State how many lines of the entries below hold the word "images"; reply with nothing but the number.
━━━ Given data ━━━
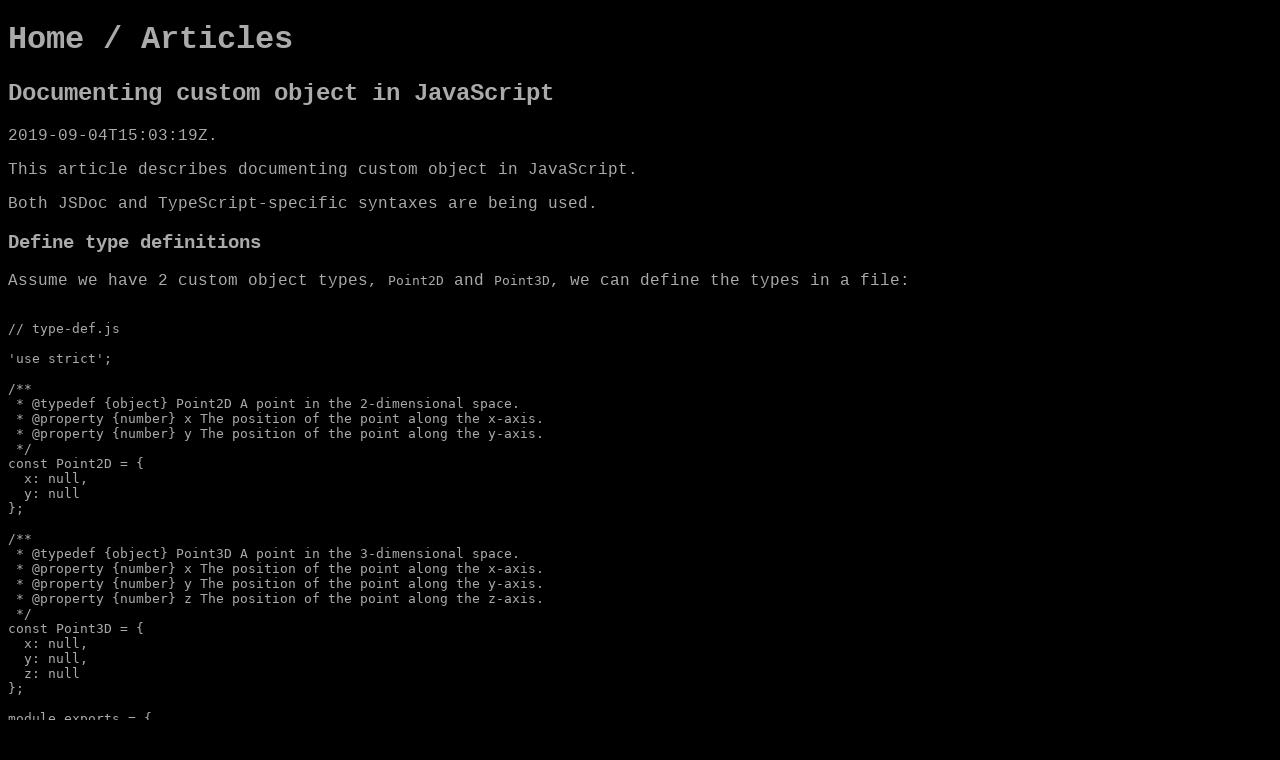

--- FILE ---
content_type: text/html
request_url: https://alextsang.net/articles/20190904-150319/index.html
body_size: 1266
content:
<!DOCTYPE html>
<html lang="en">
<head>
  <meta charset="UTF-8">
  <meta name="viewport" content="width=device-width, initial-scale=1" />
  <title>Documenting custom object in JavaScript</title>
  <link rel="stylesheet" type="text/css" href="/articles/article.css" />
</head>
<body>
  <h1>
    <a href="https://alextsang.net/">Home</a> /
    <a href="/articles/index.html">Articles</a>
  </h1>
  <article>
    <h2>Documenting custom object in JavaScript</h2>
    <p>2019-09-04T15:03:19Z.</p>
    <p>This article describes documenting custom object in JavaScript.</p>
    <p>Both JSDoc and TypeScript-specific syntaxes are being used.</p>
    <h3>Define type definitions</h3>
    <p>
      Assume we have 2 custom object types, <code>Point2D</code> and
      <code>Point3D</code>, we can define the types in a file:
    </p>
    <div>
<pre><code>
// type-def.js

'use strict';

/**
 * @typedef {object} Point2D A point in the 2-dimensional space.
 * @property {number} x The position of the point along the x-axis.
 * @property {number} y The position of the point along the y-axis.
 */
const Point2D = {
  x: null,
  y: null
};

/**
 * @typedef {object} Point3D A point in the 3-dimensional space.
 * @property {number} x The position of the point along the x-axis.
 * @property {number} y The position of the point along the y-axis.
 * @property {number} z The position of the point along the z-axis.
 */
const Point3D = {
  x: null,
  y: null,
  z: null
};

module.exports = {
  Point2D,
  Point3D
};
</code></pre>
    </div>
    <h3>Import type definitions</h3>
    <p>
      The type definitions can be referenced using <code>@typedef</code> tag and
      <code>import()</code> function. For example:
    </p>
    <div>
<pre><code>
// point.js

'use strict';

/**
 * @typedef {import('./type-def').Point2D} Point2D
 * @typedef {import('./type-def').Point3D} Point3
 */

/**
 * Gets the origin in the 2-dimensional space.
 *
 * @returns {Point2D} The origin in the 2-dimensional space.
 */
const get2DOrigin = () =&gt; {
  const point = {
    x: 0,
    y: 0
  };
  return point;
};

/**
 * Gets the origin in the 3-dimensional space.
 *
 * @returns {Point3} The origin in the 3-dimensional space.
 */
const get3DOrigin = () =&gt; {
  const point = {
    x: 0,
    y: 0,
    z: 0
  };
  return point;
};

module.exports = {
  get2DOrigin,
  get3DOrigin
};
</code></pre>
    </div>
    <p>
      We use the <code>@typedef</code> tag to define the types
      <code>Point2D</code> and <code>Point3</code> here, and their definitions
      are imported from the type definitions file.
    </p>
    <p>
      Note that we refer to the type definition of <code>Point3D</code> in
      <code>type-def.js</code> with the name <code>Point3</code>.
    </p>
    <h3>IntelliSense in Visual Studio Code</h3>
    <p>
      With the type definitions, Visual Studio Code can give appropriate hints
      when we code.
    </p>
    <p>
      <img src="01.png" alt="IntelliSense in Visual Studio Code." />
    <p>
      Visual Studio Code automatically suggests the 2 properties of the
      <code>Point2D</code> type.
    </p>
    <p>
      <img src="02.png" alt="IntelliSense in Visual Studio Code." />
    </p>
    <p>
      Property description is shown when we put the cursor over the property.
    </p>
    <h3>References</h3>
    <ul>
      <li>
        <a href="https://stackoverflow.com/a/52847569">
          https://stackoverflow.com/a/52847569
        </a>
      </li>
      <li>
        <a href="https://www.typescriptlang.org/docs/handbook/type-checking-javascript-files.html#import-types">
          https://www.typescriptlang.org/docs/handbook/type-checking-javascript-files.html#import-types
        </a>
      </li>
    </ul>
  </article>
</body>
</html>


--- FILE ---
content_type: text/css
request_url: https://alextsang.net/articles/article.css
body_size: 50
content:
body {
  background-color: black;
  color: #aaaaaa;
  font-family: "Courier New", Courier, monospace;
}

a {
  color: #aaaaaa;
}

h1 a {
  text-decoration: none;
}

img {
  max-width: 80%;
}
━━━
━━━ Given data ━━━
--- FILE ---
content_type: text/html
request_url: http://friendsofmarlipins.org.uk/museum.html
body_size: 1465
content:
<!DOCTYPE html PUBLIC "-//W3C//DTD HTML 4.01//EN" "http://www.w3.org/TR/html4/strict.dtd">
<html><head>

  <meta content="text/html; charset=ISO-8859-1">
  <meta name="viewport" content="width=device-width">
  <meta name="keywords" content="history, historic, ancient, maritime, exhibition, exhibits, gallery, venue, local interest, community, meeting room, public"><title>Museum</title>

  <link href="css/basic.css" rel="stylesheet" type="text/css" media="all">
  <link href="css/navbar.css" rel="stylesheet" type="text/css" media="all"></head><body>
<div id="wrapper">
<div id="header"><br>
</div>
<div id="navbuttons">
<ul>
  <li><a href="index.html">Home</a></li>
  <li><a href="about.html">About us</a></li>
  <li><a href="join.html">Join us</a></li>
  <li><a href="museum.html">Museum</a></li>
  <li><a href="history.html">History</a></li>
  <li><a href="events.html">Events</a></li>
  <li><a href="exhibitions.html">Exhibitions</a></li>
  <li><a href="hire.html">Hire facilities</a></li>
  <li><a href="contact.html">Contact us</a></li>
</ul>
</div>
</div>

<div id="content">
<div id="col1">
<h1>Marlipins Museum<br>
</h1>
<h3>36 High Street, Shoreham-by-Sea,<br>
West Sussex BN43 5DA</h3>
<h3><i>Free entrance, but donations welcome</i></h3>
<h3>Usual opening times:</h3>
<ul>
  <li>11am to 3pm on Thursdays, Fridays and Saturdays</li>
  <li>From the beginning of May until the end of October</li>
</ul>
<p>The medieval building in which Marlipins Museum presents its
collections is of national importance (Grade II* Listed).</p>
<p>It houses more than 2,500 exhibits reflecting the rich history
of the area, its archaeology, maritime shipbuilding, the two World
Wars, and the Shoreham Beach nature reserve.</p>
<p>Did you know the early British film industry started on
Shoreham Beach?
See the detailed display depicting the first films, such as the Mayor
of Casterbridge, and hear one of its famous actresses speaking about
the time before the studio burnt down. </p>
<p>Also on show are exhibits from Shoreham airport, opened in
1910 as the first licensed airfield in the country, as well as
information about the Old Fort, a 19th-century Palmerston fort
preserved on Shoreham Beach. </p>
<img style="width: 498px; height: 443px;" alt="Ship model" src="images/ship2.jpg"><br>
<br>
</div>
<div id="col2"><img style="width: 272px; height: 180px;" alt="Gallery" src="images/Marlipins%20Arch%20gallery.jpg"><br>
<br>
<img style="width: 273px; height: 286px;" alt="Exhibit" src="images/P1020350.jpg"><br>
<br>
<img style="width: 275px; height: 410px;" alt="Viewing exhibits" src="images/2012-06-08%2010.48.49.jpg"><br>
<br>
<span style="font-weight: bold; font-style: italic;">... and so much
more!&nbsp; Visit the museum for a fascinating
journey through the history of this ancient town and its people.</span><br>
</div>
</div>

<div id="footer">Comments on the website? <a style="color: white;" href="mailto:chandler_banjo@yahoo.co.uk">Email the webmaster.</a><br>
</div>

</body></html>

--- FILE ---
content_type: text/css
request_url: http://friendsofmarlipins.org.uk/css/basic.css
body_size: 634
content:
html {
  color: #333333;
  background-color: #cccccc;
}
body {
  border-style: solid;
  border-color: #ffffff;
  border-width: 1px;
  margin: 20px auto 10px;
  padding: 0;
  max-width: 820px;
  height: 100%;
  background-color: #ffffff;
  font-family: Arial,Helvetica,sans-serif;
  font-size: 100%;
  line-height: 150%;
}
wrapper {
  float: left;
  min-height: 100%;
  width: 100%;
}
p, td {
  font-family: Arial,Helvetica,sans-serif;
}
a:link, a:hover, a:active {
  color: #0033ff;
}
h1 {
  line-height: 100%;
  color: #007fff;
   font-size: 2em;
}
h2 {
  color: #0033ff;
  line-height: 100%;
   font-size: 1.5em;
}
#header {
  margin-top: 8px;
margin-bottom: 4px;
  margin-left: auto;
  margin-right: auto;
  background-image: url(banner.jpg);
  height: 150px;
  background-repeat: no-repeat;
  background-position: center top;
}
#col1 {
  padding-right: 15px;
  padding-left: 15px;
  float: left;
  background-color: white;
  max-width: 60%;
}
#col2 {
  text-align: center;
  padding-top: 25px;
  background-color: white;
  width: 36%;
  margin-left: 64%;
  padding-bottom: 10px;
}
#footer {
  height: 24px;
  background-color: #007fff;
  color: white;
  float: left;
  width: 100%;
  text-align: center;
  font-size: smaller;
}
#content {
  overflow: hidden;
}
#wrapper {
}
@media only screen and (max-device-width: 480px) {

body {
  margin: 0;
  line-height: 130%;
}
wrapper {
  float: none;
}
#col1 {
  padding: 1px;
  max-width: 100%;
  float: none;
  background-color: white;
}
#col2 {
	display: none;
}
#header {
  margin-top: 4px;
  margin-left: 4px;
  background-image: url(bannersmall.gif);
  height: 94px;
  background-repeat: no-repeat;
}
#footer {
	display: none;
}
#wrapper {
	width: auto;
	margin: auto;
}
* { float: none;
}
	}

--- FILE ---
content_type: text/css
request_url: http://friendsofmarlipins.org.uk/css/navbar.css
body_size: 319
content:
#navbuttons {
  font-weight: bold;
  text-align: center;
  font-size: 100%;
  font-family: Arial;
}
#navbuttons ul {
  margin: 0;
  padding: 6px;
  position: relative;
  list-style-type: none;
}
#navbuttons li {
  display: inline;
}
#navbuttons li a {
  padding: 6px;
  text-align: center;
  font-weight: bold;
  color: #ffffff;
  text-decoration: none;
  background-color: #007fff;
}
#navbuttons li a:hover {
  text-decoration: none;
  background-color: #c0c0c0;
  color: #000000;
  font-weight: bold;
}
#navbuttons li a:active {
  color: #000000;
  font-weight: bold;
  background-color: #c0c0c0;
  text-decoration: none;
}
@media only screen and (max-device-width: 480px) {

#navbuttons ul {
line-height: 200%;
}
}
━━━
Task answer:
4